Also, the more I read the more I feel that one can teach in a DOGME like fashion when one has a toolbox full of strategies to pull out as needed as things develop in class. It doesn’t seem to be a contradiction, at least they way I see it.
Quite so, Naomi: Dogme isn’t about working in one way or another (on the level of technique) but instead of working in one mindset or another. Basically, though, the most direct route, which will typically involve the least amount of pre-fabricated learning material (as opposed to other likes of more authentic material), is going to concord most closely with that Dogme mindset as I see it.
Not that this, however, matters at all at the end of the day: good teaching is good teaching, whatever its mindset!
And finally I find some time to comment on this thought-provoking post.
I spoke to the trainees on the last course about scaffolding quite a lot. It first came up when we were discussing how to tackle a reading text in class. I introduced this idea of “funnelling” as I like to call it. Basically, going into the text in steps – first (as Scott talks about today over on A-Z), a task which allows them to understand the main idea of the text, then something a bit more concentrated on specifics within the text (but still meaning based), and then perhaps a focus on language/discourse features that are present. I like the analogy of funnelling because it implies focussing in closer on something, and I believe it is a form of scaffolding, which implies a support structure that enables one to reach a higher plain than would be possible without it.
I saw the trainee D actually talk to the students about scaffolding in the middle of a grammar lesson when he realised that they didn’t get the target language. He stopped them all and said “Oh, right, you guys need some more scaffolding here, don’t you? Let’s come back to the board.” Just as I am sure he did on the building site when he realised that the structure needed some more tubes added to make it fully-safe/usable.
Let’s talk about how to get more implicit focus on scaffolding into input, Anthony.
Jem
I think this extra anecdote you tell here captures true Vygotskyan scaffolding. In an emerging moment active steps are taken by the more competent other in direct response to the apprentice’s perceived needs, all occurring in real-time.

Data ▸

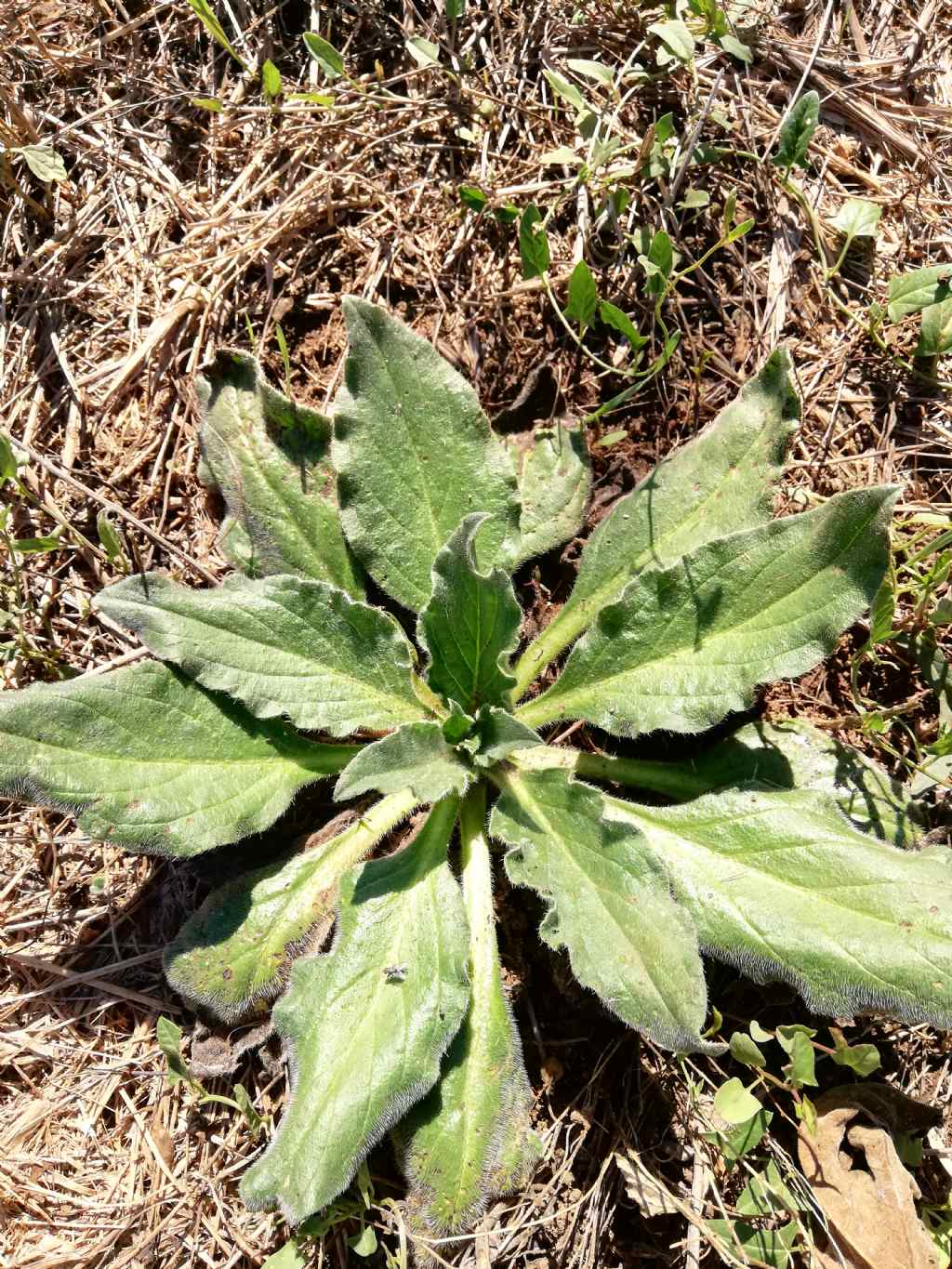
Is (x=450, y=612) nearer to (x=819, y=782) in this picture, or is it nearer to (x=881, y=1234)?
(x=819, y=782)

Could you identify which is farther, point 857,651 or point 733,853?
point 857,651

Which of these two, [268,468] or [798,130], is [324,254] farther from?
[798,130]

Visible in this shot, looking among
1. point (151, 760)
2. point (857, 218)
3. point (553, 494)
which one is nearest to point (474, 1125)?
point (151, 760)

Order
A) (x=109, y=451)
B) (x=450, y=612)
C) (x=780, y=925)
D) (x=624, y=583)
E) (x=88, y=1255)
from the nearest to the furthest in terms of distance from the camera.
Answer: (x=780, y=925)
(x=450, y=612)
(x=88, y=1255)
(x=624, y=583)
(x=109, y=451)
==
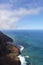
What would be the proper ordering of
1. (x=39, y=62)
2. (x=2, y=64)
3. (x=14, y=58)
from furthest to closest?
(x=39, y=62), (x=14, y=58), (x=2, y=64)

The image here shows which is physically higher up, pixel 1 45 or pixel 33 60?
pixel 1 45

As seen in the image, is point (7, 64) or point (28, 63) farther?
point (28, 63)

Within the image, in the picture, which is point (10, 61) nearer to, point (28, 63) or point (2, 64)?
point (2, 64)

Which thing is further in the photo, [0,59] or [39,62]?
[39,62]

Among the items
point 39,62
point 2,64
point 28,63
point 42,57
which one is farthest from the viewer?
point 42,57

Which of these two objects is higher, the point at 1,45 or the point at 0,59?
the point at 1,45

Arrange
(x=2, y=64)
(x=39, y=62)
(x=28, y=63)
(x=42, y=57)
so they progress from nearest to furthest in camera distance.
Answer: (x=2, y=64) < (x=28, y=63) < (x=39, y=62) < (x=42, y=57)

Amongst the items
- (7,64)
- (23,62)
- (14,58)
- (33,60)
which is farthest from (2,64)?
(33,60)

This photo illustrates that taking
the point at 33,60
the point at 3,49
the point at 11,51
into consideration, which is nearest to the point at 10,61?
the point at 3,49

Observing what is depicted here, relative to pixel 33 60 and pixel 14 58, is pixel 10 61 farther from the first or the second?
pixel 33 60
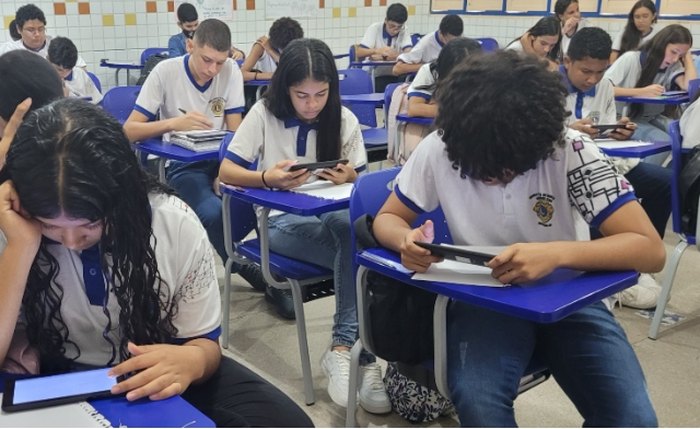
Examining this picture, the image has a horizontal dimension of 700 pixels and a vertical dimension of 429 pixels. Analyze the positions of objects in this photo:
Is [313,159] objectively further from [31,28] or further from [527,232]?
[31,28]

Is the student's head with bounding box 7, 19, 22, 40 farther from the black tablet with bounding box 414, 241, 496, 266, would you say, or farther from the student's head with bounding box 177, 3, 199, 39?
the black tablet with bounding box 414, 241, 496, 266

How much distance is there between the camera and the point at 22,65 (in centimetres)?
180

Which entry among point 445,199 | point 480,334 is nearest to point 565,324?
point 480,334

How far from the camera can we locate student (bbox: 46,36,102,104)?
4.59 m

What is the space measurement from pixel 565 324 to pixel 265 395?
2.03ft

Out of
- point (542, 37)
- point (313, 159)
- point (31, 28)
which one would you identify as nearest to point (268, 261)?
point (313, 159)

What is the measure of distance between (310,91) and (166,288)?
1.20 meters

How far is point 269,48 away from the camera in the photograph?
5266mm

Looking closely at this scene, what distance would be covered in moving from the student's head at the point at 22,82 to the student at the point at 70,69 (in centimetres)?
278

What you will do ▸ Copy out the stretch of the comments on scaffolding in teaching from "I saw the trainee" through "into input, Anthony.", swapping "building site" for "construction site". The data were drawn from a source unrelated to the text.

Expected answer ▸
I saw the trainee D actually talk to the students about scaffolding in the middle of a grammar lesson when he realised that they didn’t get the target language. He stopped them all and said “Oh, right, you guys need some more scaffolding here, don’t you? Let’s come back to the board.” Just as I am sure he did on the construction site when he realised that the structure needed some more tubes added to make it fully-safe/usable.
Let’s talk about how to get more implicit focus on scaffolding into input, Anthony.